11 września 2011 roku zmarł Stanisław J. Woś. Odszedł ten, który szukał światła...
Najwięcej inspiracji (...) znajduję jednak w pejzażu. Pejzażu jako ogromie przestrzeni i wolności, abstrakcji nieba i konkretu, który się rozpościera pod stopami.
Widzę urodę kamienia, widzę urodę drzewa, indywidualność drzewa i śladów na drodze, i pęknięcia muru... To wszystko mi się układa w jakąś taką barwną i czasami smutną, czasami egzystencjalną opowieść o kondycji człowieka.
Należę do tego kruchego i żyjącego tylko chwilę na tej ziemi (...) elementu Natury (…). I postrzegam też w kruchości rośliny jakby swoje odbicie, swój ślad, który za chwilę (…) zgaśnie, zniknie, a zostanie tylko fotografia.
Stanisław J. Woś
Czy zostanie tylko fotografia?
Przedmioty, których używali zmarli, nasiąkają nie tylko ich zapachem, ale i subtelną energią. Pochylamy się nad nimi z troską i przechowujemy je z pietyzmem, bo trwa w nich nadal jakaś cząstka tych, którzy odeszli. Pośród cennych pamiątek, które pozostawił po sobie mój zmarły dziadek, są zwłaszcza dwie, które mają dla mnie szczególne znaczenie - harmonijka ustna, na której często grywał, i przedwojenna fotografia, na której został uwieczniony w mundurze Strzelca Podhalańskiego. Harmonijka leży w szufladzie i od śmierci dziadka nikt na niej nie grał, bo jedna z blaszek pękła. Nie wiemy, kiedy do tego doszło, ale odkryliśmy to, gdy dziadka już nie było. Zdjęcie znajduje się na widocznym miejscu i to ono jest najcenniejszą z pamiątek. Poprzez nie i zarazem w nim dziadek jest wciąż obecny pośród nas. W obrazie tym została zaklęta cząstką Jego duszy.
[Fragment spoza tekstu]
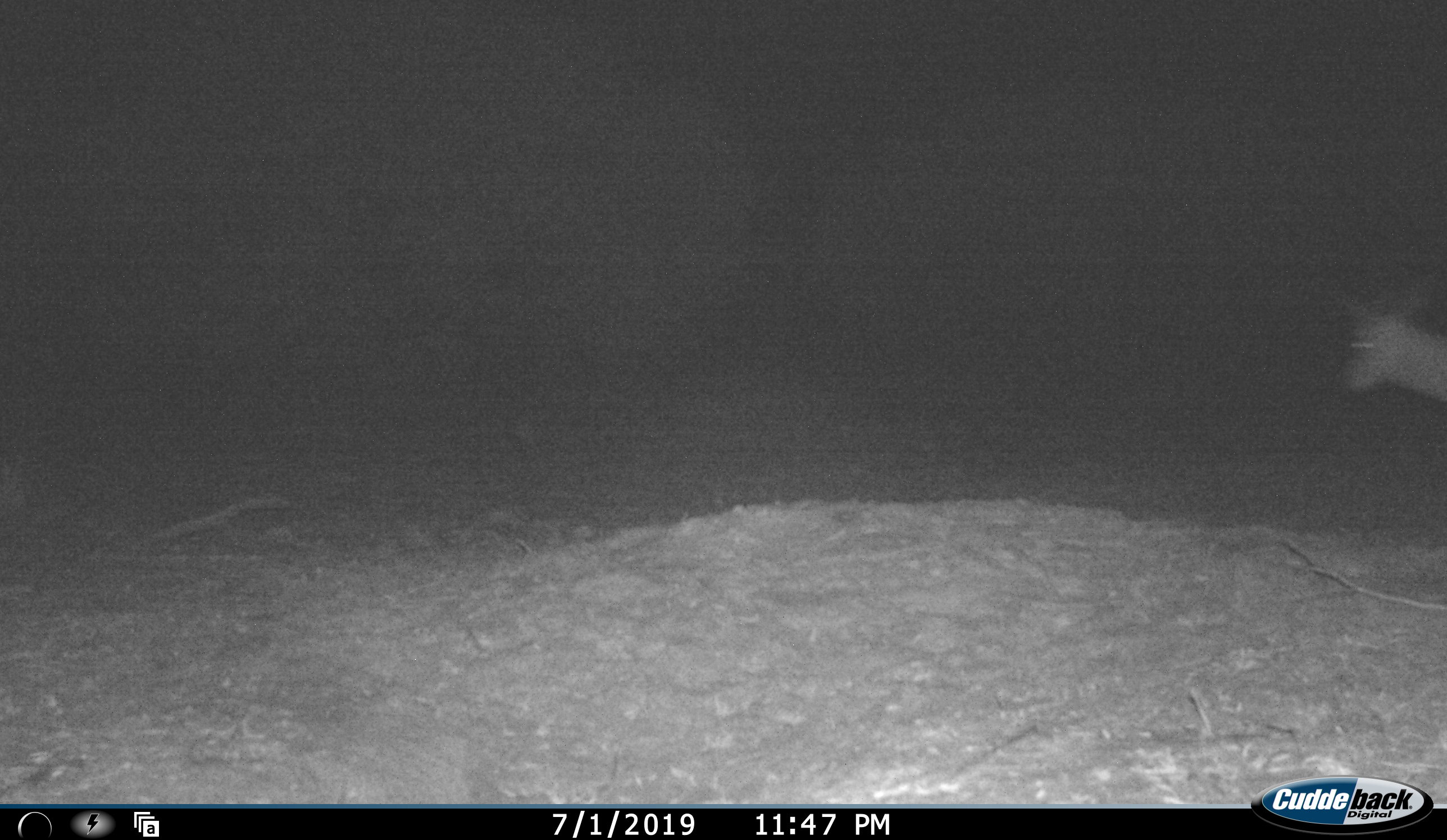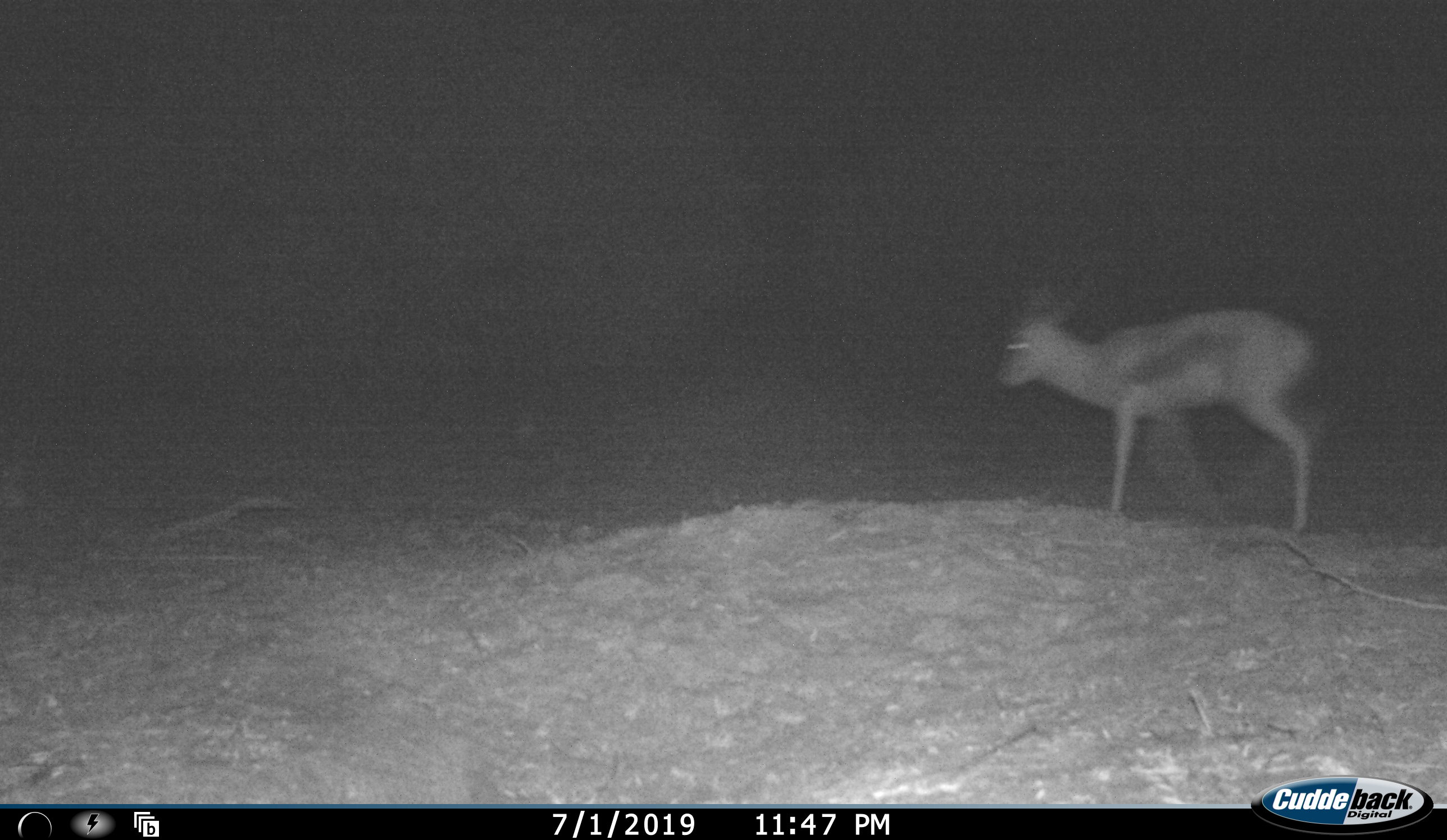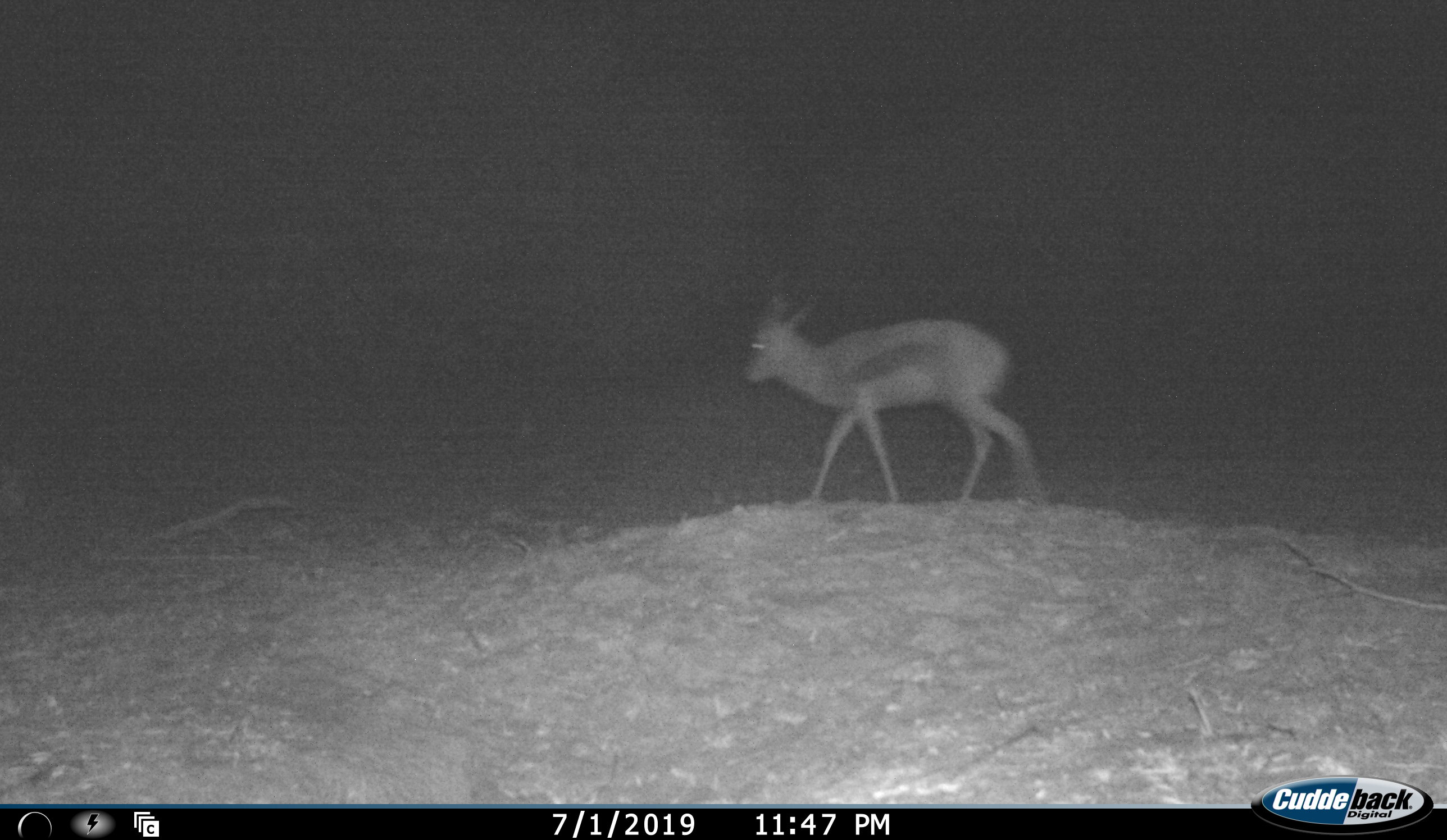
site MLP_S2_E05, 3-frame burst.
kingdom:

Każda z fotografii jest takim łącznikiem ze światem minionym, którego ślad został na niej „utrwalony”. Każda fotografia jest dotykiem świat(ł)a zza grobu. Dla żywych jest to obecność wstrząsająca. Przywołuje bowiem obecność, ale jedynie imaginatywną, odartą z cielesności. Widzimy naszych bliskich, przyjaciół i znajomych, ale nie możemy ich objąć, podać im ręki ani dotknąć. Nie możemy, gdyż żywych od zmarłych oddziela „ściana” obrazu. Ta nieprzekraczalna bariera sprawia, że obecność tych, którzy odeszli staje się bolesna. Obecność ta natrętnie przypomina o nieobecności.
Istnieją zdjęcia, na których nie ma zmarłych, ale które również „promieniują” ich obecnością. To zdjęcia, które sami wykonali za życia. W nich także jest zaklęta cząstka ich duszy. Obrazy te pozwalają nam wyobraźnią dotykać przeszłości, odciśniętego na nich świata, i rozmawiać ze zmarłymi. Kiedy zatem umiera artysta, to nigdy nie pozostają po nim tylko dzieła - fotografie, książki, płótna, rzeźby... On nadal żyje w swojej sztuce i dzięki niej jest obecny pośród żywych - czasem bardziej niż za życia. Jest to obecność nienarzucająca się, subtelna i milcząca. Przypomina kręgi na wodzie, które pozostawia po sobie kamień zapadający się w otchłań głębiny - podobne do tych zapisanych na jednej z fotografii Stanisława J. Wosia: „Tatry – 2” z 2002 roku.